----- Input -----

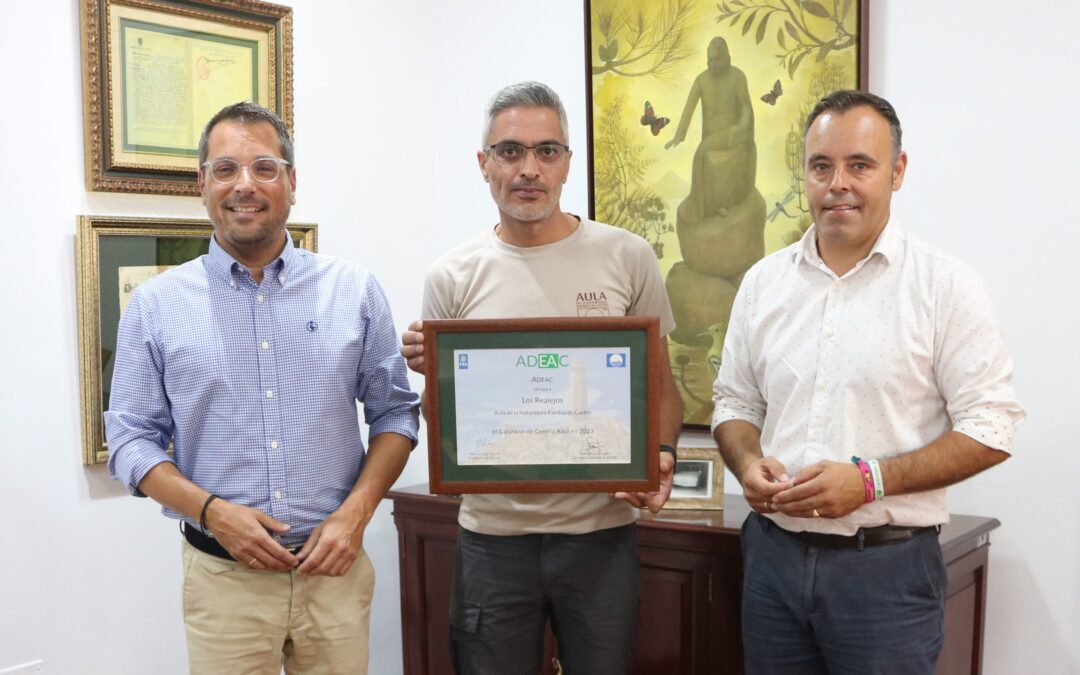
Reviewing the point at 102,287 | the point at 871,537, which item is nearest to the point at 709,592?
the point at 871,537

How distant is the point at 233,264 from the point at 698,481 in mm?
1286

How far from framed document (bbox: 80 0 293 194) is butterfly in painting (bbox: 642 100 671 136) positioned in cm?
109

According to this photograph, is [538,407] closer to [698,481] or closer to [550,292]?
[550,292]

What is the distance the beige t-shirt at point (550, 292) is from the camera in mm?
1892

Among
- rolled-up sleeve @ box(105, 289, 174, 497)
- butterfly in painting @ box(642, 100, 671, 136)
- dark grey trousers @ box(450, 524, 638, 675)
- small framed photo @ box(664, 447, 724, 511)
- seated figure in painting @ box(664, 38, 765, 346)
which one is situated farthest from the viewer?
butterfly in painting @ box(642, 100, 671, 136)

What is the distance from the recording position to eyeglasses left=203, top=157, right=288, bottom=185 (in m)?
1.77

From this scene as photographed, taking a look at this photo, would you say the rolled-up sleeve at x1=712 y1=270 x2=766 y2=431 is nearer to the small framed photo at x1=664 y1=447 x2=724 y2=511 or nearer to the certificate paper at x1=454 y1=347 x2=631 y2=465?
the certificate paper at x1=454 y1=347 x2=631 y2=465

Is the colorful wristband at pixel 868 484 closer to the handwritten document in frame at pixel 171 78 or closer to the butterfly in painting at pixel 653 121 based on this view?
the butterfly in painting at pixel 653 121

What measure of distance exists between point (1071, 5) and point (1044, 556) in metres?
1.28

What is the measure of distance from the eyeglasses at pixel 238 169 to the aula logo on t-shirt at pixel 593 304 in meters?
0.62

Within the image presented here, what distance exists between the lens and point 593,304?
1919mm

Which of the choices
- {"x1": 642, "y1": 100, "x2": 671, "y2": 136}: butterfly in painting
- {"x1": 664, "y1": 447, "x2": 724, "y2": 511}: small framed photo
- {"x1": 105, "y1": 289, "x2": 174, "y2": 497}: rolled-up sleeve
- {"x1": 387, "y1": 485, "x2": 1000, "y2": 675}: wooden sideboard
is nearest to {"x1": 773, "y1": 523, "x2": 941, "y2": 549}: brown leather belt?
{"x1": 387, "y1": 485, "x2": 1000, "y2": 675}: wooden sideboard

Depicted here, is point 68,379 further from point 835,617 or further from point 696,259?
point 835,617

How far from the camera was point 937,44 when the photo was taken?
95.0 inches
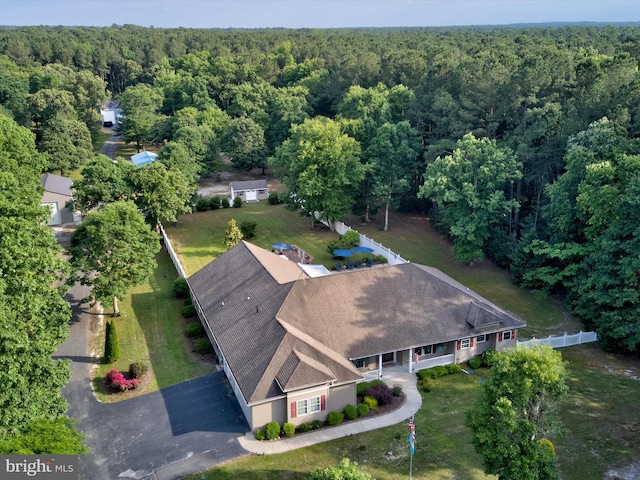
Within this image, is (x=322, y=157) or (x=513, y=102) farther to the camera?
(x=322, y=157)

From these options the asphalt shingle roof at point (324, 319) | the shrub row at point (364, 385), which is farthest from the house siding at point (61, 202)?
the shrub row at point (364, 385)

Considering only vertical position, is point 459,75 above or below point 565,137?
above

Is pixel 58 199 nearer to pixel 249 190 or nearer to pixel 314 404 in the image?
pixel 249 190

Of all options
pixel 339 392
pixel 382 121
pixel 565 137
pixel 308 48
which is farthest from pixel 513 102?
pixel 308 48

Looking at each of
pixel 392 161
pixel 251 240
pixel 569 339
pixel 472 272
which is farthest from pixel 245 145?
pixel 569 339

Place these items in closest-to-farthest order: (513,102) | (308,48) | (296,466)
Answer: (296,466) < (513,102) < (308,48)

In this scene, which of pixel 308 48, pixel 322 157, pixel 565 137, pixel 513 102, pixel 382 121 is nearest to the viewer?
pixel 565 137

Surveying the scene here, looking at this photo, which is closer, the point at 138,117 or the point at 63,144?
the point at 63,144

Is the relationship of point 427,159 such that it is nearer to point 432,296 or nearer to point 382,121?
point 382,121
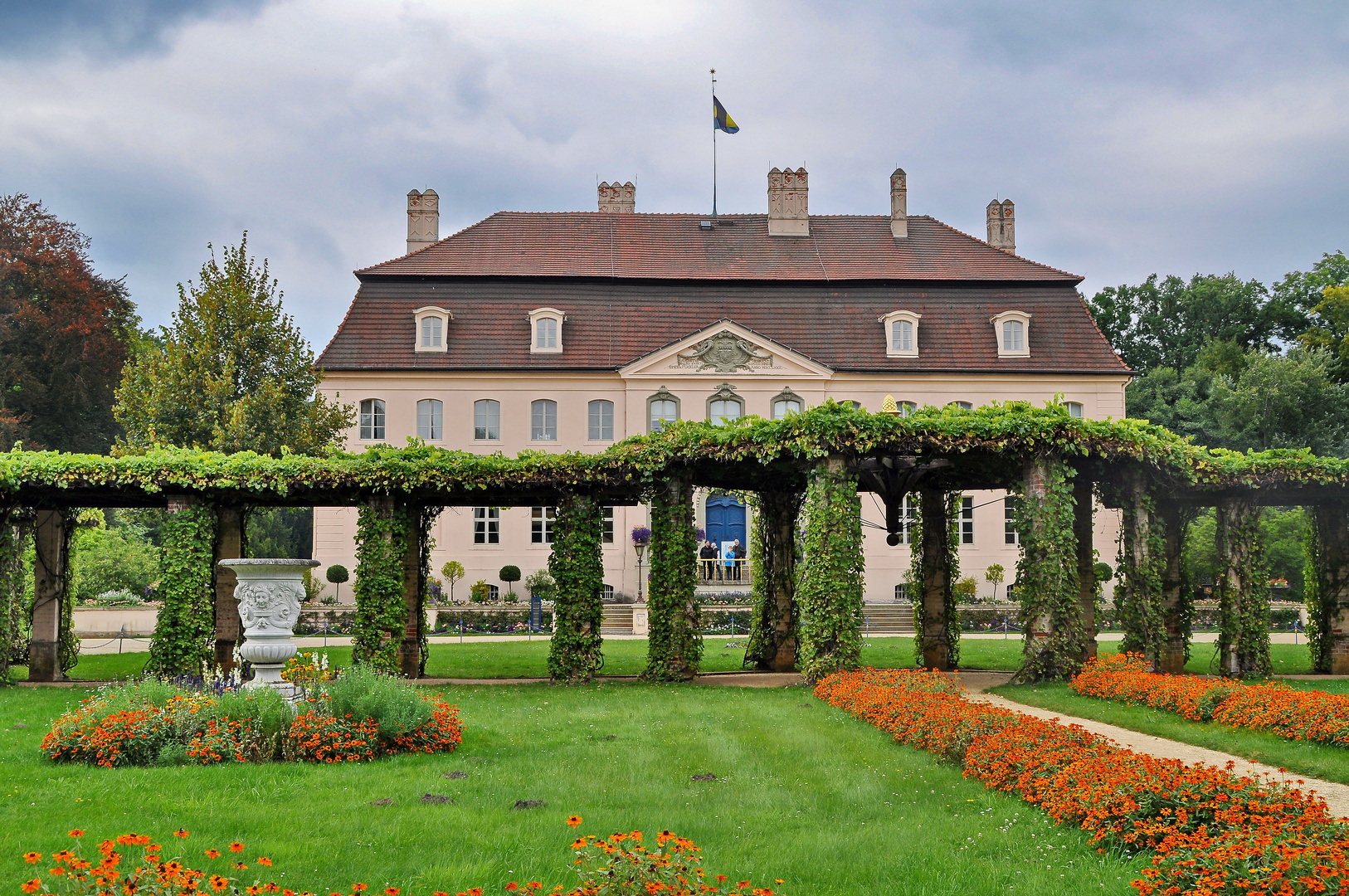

-----

▸ To be done
Render the records as a Markdown table with the columns Row and Entry: begin at the line that has "In this scene, which" and stop after the last line of the records. Number each line in Row, skip blank lines, and leave the pictures out.

▸ Final result
| Row | Entry |
|---|---|
| 1 | In this scene, which of pixel 308 48, pixel 322 157, pixel 565 137, pixel 513 102, pixel 382 121 is nearest to the viewer? |
| 2 | pixel 565 137 |
| 3 | Surveying the scene here, looking at this photo, which is closer, the point at 138,117 or the point at 63,144? |
| 4 | the point at 63,144 |
| 5 | Is the relationship of point 427,159 such that it is nearer to point 432,296 or nearer to point 382,121? |
| 6 | point 382,121 |